_SOURCE EXTRACT_
---*---
The three of us (Hubert, Laurie and Dan) walked half way up the stairs. In our backpack were some turkey and cheese sandwiches, a thermos of warm soup, some plastic bowls, spoons and some fruit. The stairs led up the side of a church where handfuls of blankets lay in disarray, Omar and Abdel lay amongst them, struggling to talk almost as much as we struggled to understand them. A third friend came up on the left and sat down on a chair poised on the stoop. We asked if they'd like some warm soup. "And some coffee?" Omar added. Sorry, we don't have coffee, but we have some soup and sandwiches we'd like to share. We stepped forward and Hubert rustled in his backpack.
---*---
_RECORD EXTRACTS_
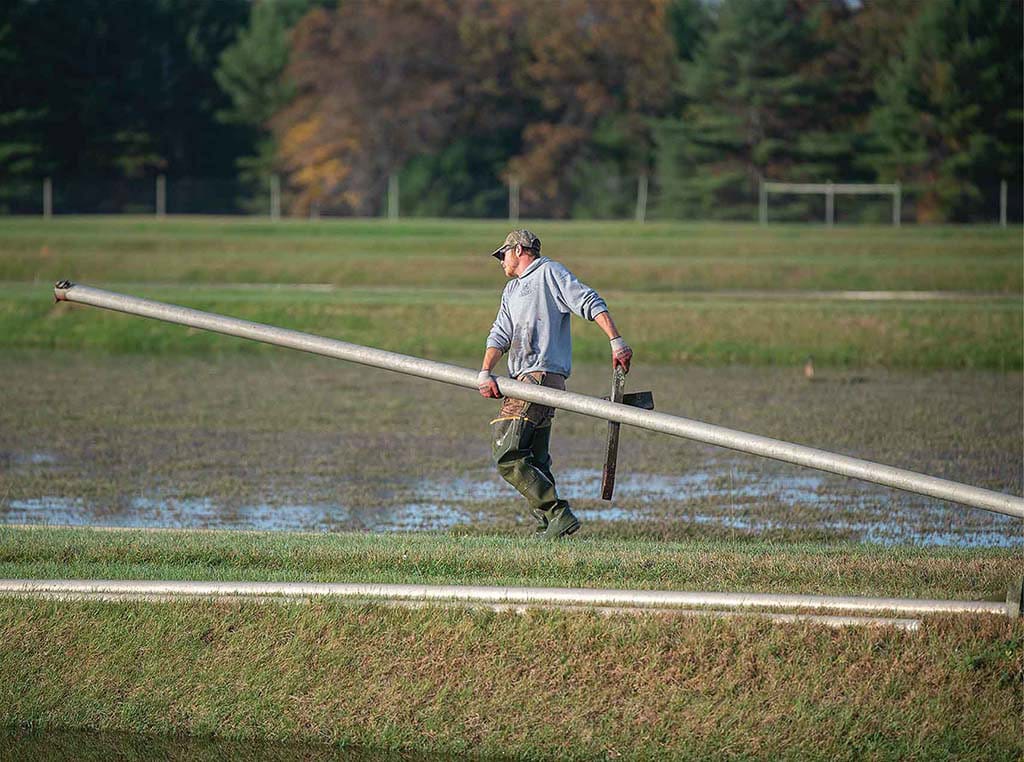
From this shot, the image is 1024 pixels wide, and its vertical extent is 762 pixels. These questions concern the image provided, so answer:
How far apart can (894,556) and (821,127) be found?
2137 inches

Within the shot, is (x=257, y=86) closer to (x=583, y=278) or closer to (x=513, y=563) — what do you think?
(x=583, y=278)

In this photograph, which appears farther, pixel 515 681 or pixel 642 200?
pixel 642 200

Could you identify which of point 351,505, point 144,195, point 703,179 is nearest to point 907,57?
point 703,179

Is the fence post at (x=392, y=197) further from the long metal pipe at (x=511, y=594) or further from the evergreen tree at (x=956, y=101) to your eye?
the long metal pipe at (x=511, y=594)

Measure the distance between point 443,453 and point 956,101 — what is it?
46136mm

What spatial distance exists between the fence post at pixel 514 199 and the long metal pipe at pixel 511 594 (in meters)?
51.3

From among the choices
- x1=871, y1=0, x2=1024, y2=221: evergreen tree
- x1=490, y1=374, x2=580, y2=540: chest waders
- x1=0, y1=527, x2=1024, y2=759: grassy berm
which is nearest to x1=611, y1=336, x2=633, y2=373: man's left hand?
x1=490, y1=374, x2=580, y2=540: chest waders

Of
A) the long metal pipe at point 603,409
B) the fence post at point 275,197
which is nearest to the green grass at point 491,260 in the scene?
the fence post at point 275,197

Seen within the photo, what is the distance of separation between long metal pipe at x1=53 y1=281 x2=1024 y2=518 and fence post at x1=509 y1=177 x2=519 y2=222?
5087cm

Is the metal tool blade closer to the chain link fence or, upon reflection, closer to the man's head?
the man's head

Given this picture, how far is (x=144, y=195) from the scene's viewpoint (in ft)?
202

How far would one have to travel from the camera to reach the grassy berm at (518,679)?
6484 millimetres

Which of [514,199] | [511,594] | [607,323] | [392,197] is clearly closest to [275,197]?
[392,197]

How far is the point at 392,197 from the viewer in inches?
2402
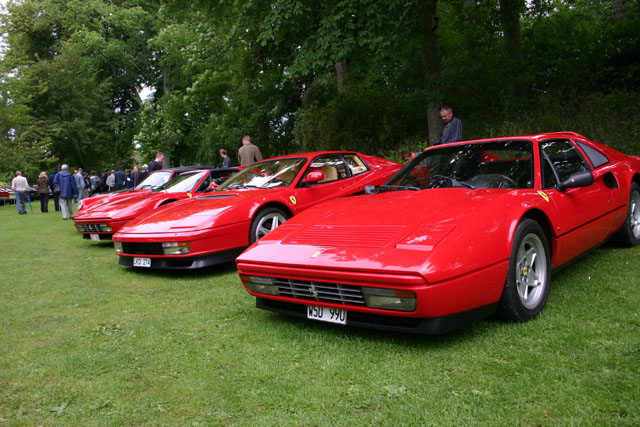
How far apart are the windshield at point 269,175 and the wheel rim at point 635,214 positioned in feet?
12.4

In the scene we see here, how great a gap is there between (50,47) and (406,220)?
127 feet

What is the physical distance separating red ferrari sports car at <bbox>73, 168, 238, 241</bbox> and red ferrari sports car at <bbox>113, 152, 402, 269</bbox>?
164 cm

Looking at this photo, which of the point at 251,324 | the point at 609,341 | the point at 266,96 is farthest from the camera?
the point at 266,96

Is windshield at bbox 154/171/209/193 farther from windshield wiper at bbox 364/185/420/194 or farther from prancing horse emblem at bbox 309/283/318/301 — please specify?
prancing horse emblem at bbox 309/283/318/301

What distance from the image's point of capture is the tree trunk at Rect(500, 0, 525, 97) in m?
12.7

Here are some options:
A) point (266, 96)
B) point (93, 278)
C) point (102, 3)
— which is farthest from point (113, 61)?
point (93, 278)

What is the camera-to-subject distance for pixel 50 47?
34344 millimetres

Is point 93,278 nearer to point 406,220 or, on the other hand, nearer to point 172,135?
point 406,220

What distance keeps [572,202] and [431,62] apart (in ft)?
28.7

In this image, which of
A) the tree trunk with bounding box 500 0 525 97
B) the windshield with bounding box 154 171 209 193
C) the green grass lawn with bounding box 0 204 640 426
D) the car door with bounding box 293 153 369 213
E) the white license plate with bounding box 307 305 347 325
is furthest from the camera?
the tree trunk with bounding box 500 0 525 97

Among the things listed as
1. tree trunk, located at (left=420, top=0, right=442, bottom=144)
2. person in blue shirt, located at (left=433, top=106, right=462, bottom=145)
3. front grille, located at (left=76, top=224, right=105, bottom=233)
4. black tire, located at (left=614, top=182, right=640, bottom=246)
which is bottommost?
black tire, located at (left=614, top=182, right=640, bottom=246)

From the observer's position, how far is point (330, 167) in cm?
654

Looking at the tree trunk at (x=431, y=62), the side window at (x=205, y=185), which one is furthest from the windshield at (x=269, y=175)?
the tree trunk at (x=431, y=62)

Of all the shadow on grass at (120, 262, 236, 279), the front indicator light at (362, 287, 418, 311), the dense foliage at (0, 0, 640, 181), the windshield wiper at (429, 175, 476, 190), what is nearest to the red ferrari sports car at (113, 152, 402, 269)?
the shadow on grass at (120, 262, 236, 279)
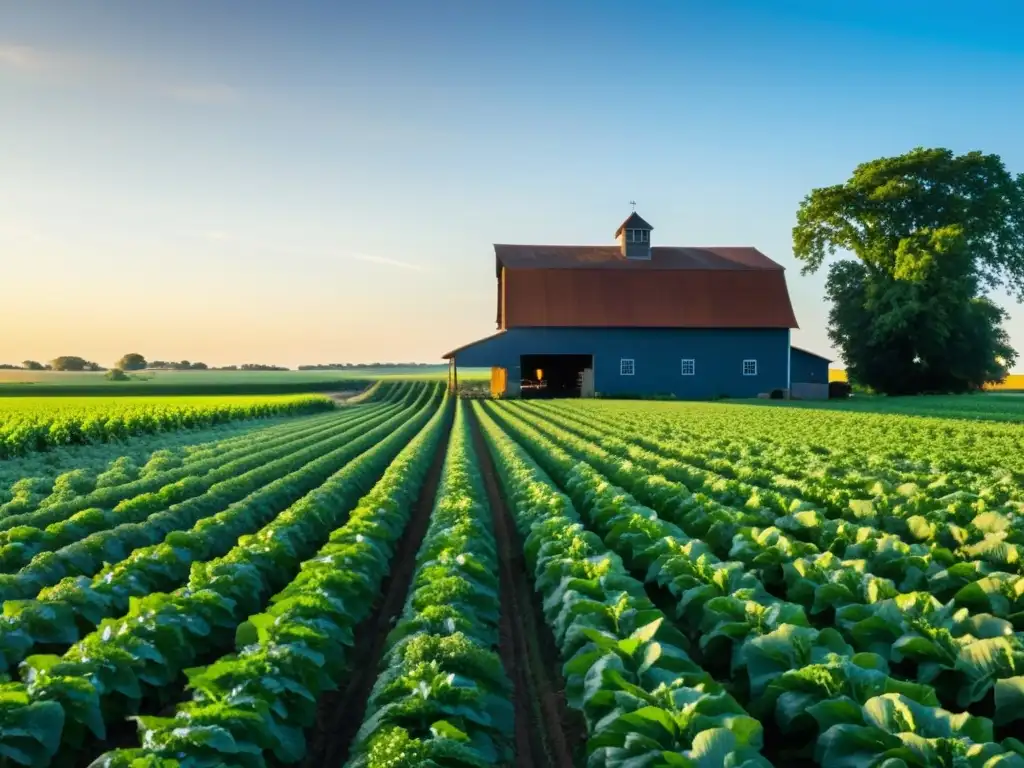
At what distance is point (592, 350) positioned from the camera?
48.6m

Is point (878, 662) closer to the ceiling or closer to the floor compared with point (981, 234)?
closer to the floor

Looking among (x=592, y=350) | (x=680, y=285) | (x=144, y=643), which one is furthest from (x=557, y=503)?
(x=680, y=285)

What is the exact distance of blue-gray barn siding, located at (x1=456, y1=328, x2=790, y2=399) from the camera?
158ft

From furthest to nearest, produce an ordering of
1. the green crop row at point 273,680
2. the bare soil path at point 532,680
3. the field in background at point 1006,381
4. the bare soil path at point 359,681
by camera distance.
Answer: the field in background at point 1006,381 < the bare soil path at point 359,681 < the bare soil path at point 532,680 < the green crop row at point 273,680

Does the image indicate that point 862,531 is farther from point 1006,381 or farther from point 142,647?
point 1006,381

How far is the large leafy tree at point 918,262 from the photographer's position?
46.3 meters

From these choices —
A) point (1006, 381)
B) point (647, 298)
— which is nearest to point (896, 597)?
---*---
_TASK INSTRUCTIONS_
[a] Rewrite the passage about sharing food on the church stairs, starting with "The three of" and going on through "in his backpack.", and put "stew" in place of "soup" each time it appears.
[b] In the passage about sharing food on the church stairs, where did the third friend sit down?
[c] Write the next part of the story about sharing food on the church stairs, starting right after its final sentence.

_RESULTS OF THE TASKS_
[a]
The three of us (Hubert, Laurie and Dan) walked half way up the stairs. In our backpack were some turkey and cheese sandwiches, a thermos of warm stew, some plastic bowls, spoons and some fruit. The stairs led up the side of a church where handfuls of blankets lay in disarray, Omar and Abdel lay amongst them, struggling to talk almost as much as we struggled to understand them. A third friend came up on the left and sat down on a chair poised on the stoop. We asked if they'd like some warm stew. "And some coffee?" Omar added. Sorry, we don't have coffee, but we have some stew and sandwiches we'd like to share. We stepped forward and Hubert rustled in his backpack.

[b] On a chair poised on the stoop.

[c]
Abdel started mumbling unwanted commentary and his seated friend shouted at him in crude terms. Two of them accepted the soup, which was still piping hot. They refused the spoons, preferring to sip directly from the bowls. We poured ourselves some bowls too and asked how long they'd been in Rennes. Abdel got up and refused the food, mumbling back at the others. Omar started yelling, "You're jealous of me! You're jealous!" Apparently he'd been interviewed by someone from the local paper, and was quite proud of the write-up and photo that appeared. He said he was a star, and his friend was jealous. This same exchange was shouted a number of times. Their angry shouts were never directed toward us, in fact they seemed genuinely thankful and courteous. Omar started unraveling his story, which started with serving in the Army in Algeria. Abdel stumbled down the stairs to buy another bottle of whiskey. Omar carried on about how he used to steal medicine from pharmacies and give them to his neighbors, about having one of his toes amputated at a local clinic, all the while sipping from a bottle of white wine. We listened. We tried to understand. They accepted the sandwiches, setting them aside for another time. They kept all the fruit, though they couldn't eat the apples because of problems with their teeth. I wondered what they eat all the other nights we don't come, where Abdel gets the money to buy whiskey, and how they retain any warmth sitting on that cold cement stoop. I was standing with my toes over the edge of the gulf that separates our lives. All I could do was pray. It's easy to be overwhelmed by the needs around us. I'm not against random acts of kindness, but I'd prefer intentional acts of kindness. At least Omar had a warm bowl of soup last night, and someone willing to listen to his story. Beyond that, let's just pray the the Lord's compassionate, all understanding and wise hand reaches out to bless him as only He can.